Source text:
· · · · · · ·

Morgan Cadenhead is a freshman at the University of Alabama.
She rushed several sororities and shared her experience on #RushTok.
This is her story, as told to Kelly Burch.
This as-told-to essay is based on a conversation with Morgan Cadenhead. The following has been edited for length and clarity.
Like many, I discovered the hashtag #BamaRush on TikTok. But unlike the millions of people who have glimpsed the phenomenon on TikTok and through documentaries over the past two years, I had a chance to participate. After seeing the experience online, I knew I wanted to give it a try for myself.
This month, I moved into my dorm at the University of Alabama and paid my $350 fee to join about 2,500 potential new members — other women hoping to get a spot at one of 24 sororities.
I was eager to experience Bama Rush firsthand, but I had romanticized it.
I woke up early every day to get ready for rushing
During rush, PNMs spend a week visiting each sorority, learning about their traditions and values. We're essentially interviewing with the sororities, and they decide whether each PNM would make a good sister in the community. If they all opt not to have you move on, you're eliminated from the rush. If a sorority wants you, and you're interested in joining, you get a bid — also called an offer — to join it.
Each day, everyone reported to Sorority Row, where all the sorority houses are, at either 8 or 9 a.m. I had to get up two hours before my arrival time to get ready. Most of my morning routine was spent straightening my naturally curly hair.
On Sorority Row, I met up with my group of 10 PNMs, and we were guided through the rush process by a leader — a sorority sister. Next, we left for our appointments with each house. I was lucky to have a great, supportive group of PNMs. I'd heard some rumors about girls being cutthroat, but I experienced only support and love from my group.

· · · · · · ·

Work request 1:
Answer these questions from the Bama Rush essay.
(a) What fee did the writer pay to join the potential new members?
(b) How many sororities were the women hoping to get a spot at?
(c) How long before her arrival time did the writer have to get up each day?
Work request 2: Repeat the part of the Bama Rush essay starting at "I was eager" and ending at "naturally curly hair.".

· · · · · · ·

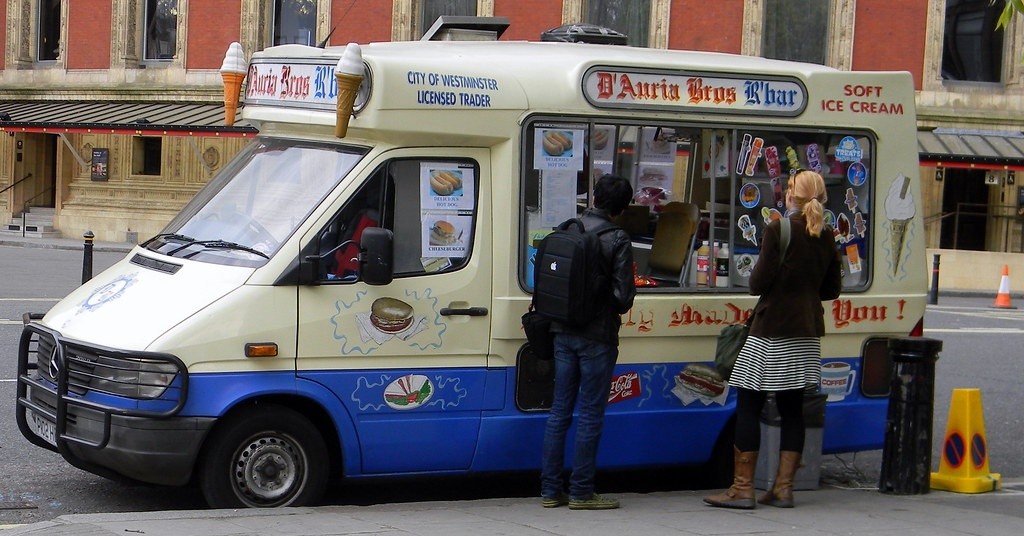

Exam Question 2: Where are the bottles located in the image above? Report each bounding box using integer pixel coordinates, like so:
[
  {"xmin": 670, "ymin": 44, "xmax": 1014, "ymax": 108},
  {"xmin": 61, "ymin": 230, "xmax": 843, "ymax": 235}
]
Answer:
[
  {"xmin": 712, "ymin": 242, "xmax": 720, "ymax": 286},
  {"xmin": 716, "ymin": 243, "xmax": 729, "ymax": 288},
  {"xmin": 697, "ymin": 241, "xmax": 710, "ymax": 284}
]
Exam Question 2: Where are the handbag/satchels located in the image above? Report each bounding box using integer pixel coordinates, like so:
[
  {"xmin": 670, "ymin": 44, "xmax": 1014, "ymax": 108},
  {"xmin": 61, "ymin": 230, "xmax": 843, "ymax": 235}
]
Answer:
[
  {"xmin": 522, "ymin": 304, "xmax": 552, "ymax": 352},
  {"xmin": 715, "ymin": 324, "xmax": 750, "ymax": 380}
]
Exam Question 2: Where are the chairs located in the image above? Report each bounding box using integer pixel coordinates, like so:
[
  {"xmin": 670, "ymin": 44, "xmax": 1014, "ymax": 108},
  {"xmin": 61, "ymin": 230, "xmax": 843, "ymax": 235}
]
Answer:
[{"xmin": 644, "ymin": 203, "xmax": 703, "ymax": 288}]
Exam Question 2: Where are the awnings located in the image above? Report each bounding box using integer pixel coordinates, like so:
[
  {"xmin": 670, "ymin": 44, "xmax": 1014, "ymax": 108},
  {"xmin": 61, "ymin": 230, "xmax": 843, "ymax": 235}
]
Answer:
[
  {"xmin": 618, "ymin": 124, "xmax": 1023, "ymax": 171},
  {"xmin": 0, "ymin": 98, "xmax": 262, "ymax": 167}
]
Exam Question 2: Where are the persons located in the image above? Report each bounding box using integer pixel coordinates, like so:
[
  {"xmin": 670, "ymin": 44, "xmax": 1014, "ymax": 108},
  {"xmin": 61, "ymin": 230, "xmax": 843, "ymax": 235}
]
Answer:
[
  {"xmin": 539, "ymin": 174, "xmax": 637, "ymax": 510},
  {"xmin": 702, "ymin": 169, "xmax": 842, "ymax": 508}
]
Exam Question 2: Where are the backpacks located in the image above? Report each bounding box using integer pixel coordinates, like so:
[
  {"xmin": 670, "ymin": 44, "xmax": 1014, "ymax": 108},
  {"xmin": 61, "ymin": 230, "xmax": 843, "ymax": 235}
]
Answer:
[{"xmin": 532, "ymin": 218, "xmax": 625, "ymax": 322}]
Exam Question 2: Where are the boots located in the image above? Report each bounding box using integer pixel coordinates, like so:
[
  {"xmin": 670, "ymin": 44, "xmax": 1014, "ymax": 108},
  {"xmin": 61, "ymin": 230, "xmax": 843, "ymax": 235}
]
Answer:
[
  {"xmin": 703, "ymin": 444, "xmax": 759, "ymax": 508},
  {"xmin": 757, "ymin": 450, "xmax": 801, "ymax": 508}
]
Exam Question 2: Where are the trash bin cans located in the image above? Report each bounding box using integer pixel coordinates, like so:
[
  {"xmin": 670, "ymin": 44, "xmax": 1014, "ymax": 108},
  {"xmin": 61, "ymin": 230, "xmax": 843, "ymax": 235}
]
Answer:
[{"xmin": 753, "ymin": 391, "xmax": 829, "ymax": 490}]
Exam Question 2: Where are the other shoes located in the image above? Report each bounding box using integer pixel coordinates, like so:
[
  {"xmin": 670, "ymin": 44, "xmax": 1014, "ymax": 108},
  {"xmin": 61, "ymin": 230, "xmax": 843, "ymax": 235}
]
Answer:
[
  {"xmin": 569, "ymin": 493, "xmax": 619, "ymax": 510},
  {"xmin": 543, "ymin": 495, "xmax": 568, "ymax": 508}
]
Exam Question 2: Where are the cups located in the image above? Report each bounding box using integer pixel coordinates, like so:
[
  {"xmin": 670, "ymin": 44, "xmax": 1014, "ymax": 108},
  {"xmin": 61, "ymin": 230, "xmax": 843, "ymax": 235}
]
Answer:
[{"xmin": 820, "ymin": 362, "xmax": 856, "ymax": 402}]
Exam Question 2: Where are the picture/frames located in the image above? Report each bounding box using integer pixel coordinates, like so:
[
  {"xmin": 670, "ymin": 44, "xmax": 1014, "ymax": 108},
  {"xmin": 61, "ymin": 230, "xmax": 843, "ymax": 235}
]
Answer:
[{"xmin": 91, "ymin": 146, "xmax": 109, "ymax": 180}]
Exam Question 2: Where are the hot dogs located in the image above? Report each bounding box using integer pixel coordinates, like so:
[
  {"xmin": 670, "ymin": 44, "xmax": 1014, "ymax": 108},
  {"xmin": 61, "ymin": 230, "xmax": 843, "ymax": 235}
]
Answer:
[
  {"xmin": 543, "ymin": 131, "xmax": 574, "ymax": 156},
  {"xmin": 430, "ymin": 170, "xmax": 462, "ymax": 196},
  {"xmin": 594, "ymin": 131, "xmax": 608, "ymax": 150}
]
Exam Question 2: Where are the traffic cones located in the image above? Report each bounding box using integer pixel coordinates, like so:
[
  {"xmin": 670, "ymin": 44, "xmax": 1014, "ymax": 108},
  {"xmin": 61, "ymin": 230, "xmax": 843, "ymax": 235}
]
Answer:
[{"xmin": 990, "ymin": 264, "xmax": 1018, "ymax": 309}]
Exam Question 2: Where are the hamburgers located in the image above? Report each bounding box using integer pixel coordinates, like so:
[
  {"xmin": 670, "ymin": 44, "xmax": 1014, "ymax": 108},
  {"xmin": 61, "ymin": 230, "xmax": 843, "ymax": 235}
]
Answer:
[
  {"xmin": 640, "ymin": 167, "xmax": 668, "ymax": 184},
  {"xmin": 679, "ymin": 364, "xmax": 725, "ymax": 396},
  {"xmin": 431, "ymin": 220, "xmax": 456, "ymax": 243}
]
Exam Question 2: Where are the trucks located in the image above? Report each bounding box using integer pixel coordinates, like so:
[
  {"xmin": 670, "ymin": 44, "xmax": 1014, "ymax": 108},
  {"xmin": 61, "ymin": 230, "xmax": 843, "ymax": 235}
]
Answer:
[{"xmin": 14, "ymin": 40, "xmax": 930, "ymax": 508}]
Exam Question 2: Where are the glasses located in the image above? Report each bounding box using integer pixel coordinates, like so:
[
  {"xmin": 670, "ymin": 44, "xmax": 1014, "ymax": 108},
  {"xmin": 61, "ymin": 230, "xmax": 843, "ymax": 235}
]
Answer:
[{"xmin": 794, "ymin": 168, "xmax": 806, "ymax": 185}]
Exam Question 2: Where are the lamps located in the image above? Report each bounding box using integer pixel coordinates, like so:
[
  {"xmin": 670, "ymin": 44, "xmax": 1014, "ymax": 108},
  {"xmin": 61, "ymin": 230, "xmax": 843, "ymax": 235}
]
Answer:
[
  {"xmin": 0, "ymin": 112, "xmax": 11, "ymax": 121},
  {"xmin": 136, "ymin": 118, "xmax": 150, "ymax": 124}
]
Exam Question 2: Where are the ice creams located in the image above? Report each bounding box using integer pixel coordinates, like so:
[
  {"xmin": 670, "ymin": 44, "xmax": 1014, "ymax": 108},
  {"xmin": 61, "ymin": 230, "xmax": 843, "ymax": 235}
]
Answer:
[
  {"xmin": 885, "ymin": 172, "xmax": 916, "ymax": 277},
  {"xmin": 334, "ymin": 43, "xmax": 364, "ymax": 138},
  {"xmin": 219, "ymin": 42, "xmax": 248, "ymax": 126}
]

· · · · · · ·

Response box 1:
(a) $350
(b) 24
(c) Two hours

Response box 2:
I was eager to experience Bama Rush firsthand, but I had romanticized it.
I woke up early every day to get ready for rushing
During rush, PNMs spend a week visiting each sorority, learning about their traditions and values. We're essentially interviewing with the sororities, and they decide whether each PNM would make a good sister in the community. If they all opt not to have you move on, you're eliminated from the rush. If a sorority wants you, and you're interested in joining, you get a bid — also called an offer — to join it.
Each day, everyone reported to Sorority Row, where all the sorority houses are, at either 8 or 9 a.m. I had to get up two hours before my arrival time to get ready. Most of my morning routine was spent straightening my naturally curly hair.